A procuradora-geral da República, Raquel Dodge, acionou o Superior Tribunal de Justiça (STJ) e pediu acesso à íntegra do inquérito policial instaurado para apurar possíveis irregularidades na investigação dos assassinatos da vereadora Marielle Franco (Psol-RJ) e do motorista Anderson Gomes, ocorridos em março de 2018.

Iniciada em novembro do ano passado, a investigação passou a apurar crimes como organização criminosa, fraude processual, exploração de prestígio e falsidade ideológica. O inquérito foi instaurado a pedido da própria procuradora-geral da República, que fez o requerimento após ser informada da existência de indícios de obstrução nas investigações do caso Marielle.

Desta vez, segundo nota emitida pelo MPF (Ministério Público Federal), Dodge pretende assegurar o acesso a informações que possibilitem a instrução do Procedimento Preparatório de Incidente de Deslocamento de Competência (PPIDC), aberto no mês em que ocorreram os homicídios.

O fundamento é o fato de que a procuradora-geral foi impedida de ter acesso ao inquérito requisitado por ela própria.

Raquel Dodge alegou, ainda, que cabe exclusivamente ao procurador-geral da República verificar o pedido de deslocamento de competência, que só pode ser analisado "diante de evidências que foram coligidas no inquérito instaurado para verificar se havia desvio ou deficiência na investigação".

Por fim, ela argumentou que não há notícias da identificação dos mandantes dos assassinatos ou providências para responsabilização criminal destas pessoas.
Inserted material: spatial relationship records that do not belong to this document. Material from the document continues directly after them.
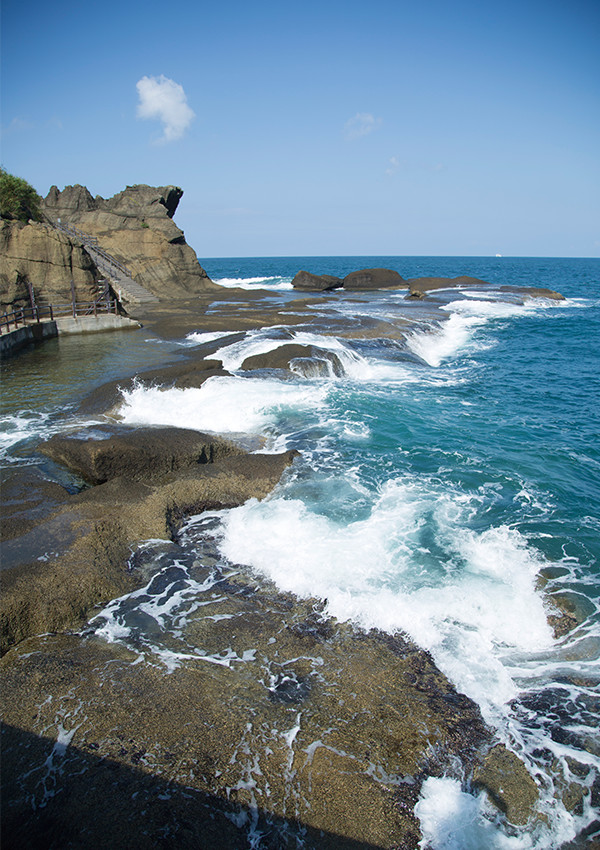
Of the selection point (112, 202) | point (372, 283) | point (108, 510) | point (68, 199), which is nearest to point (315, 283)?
point (372, 283)

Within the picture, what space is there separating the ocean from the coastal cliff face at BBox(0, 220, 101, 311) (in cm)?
610

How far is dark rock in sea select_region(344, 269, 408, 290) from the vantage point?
5459cm

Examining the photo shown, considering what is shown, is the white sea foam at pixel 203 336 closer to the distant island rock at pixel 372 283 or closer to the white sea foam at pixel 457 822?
the white sea foam at pixel 457 822

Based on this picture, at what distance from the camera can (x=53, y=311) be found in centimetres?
2816

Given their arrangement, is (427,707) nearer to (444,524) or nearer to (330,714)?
(330,714)

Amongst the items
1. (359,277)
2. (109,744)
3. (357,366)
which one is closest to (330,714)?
(109,744)

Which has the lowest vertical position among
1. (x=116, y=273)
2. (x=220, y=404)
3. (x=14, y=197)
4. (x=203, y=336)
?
(x=220, y=404)

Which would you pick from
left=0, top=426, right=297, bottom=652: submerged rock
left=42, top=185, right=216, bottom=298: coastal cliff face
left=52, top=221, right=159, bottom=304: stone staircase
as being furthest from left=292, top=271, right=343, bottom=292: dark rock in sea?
left=0, top=426, right=297, bottom=652: submerged rock

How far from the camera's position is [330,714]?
16.5 ft

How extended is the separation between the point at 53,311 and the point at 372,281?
36.2m

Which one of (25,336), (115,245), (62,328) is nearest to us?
(25,336)

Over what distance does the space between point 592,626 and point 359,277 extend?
51.9m

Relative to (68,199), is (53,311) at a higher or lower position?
lower

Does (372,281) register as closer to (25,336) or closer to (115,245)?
(115,245)
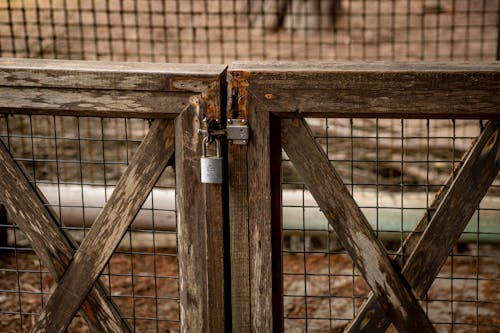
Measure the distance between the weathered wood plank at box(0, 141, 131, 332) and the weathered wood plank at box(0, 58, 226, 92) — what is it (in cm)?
36

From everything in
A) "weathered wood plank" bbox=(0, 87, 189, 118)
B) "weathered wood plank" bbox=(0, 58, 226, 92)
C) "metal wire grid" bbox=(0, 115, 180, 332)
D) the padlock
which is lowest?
"metal wire grid" bbox=(0, 115, 180, 332)

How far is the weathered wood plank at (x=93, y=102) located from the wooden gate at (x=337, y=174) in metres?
0.25

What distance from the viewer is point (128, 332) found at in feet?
10.2

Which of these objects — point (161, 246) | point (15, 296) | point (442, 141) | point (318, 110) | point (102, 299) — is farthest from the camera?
point (442, 141)

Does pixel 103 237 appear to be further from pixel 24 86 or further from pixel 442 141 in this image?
pixel 442 141

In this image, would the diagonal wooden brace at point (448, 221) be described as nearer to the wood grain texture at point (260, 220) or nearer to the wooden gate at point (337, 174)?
the wooden gate at point (337, 174)

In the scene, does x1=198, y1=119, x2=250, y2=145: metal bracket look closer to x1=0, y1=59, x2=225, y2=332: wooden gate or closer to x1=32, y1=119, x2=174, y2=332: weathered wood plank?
x1=0, y1=59, x2=225, y2=332: wooden gate

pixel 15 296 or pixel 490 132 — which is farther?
pixel 15 296

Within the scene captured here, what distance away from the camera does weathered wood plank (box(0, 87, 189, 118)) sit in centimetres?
277

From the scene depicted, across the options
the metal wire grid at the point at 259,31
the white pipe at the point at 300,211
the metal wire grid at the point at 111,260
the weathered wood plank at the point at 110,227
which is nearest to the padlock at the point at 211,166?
the weathered wood plank at the point at 110,227

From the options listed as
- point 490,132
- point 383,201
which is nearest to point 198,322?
point 490,132

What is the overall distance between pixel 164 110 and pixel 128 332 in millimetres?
991

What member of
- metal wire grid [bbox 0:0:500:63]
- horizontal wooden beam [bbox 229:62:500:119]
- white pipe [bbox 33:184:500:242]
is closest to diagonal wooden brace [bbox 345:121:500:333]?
horizontal wooden beam [bbox 229:62:500:119]

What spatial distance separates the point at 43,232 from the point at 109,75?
76cm
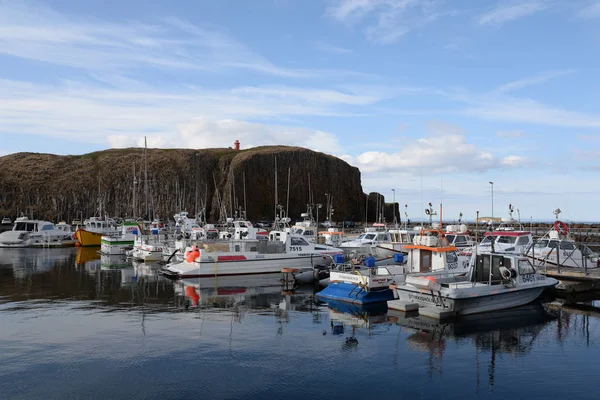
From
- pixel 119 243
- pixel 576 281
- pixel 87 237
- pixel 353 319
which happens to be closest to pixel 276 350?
pixel 353 319

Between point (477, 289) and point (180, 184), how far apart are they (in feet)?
312

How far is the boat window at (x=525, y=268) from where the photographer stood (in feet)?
71.7

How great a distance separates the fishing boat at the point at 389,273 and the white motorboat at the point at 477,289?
3.32ft

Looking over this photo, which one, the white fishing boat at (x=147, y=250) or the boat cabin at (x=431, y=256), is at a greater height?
the boat cabin at (x=431, y=256)

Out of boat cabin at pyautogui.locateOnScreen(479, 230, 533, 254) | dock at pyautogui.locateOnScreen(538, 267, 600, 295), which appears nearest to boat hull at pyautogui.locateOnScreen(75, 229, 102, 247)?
boat cabin at pyautogui.locateOnScreen(479, 230, 533, 254)

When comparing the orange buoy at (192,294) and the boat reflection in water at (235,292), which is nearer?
the boat reflection in water at (235,292)

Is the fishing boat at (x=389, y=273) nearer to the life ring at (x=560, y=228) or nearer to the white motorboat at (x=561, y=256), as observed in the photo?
the white motorboat at (x=561, y=256)

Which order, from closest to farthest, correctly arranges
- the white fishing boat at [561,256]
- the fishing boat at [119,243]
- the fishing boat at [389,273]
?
the fishing boat at [389,273], the white fishing boat at [561,256], the fishing boat at [119,243]

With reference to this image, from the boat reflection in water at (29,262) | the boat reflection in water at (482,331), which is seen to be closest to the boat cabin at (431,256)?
the boat reflection in water at (482,331)

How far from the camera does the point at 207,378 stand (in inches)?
516

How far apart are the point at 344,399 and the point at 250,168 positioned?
98.0 metres

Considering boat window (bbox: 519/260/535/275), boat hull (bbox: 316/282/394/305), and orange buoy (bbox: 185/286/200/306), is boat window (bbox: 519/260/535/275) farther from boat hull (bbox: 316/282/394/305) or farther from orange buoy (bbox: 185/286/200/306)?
orange buoy (bbox: 185/286/200/306)

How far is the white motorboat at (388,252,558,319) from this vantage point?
19891 millimetres

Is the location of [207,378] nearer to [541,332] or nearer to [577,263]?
[541,332]
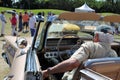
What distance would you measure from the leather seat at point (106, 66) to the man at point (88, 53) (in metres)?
0.36

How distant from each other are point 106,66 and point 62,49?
2270 millimetres

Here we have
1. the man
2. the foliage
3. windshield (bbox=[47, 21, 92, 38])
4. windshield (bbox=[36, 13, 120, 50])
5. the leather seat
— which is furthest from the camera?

Dodge lembrou que quase um ano e meio já se passou desde o crime em questão e várias perguntas seguem sem resposta: "Grave estado atual de incerteza em relação aos mandantes do crime, tornando perene a conclusão de que a morte da vereadora Marielle Franco e de Anderson Gomes foi mero crime de ódio".

Errata: o texto foi atualizado
Diferentemente do que informou o primeiro parágrafo da matéria, STJ é Superior Tribunal de Justiça, e não Supremo. A informação foi corrigida.